=== Section Start ===

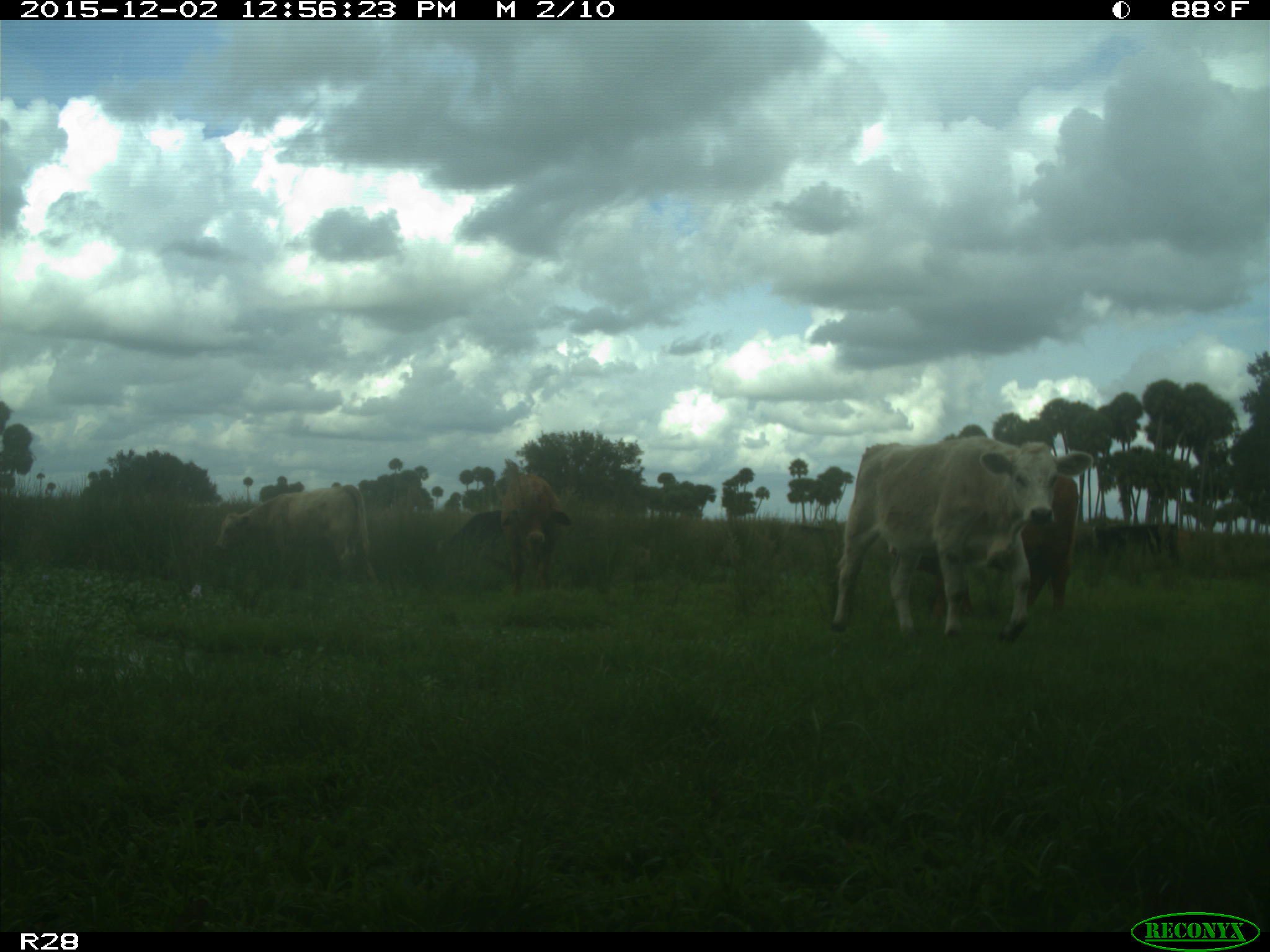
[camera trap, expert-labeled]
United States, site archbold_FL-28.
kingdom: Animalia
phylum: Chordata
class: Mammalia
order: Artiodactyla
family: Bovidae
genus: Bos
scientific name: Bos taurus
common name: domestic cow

=== Section End ===

REQUIRED ACTION =
The expected output is the lines from the one holding "United States, site archbold_FL-28." through the last line of the data, exactly as they appear, with nothing before or after.

WRITTEN SOLUTION =
United States, site archbold_FL-28.
kingdom: Animalia
phylum: Chordata
class: Mammalia
order: Artiodactyla
family: Bovidae
genus: Bos
scientific name: Bos taurus
common name: domestic cow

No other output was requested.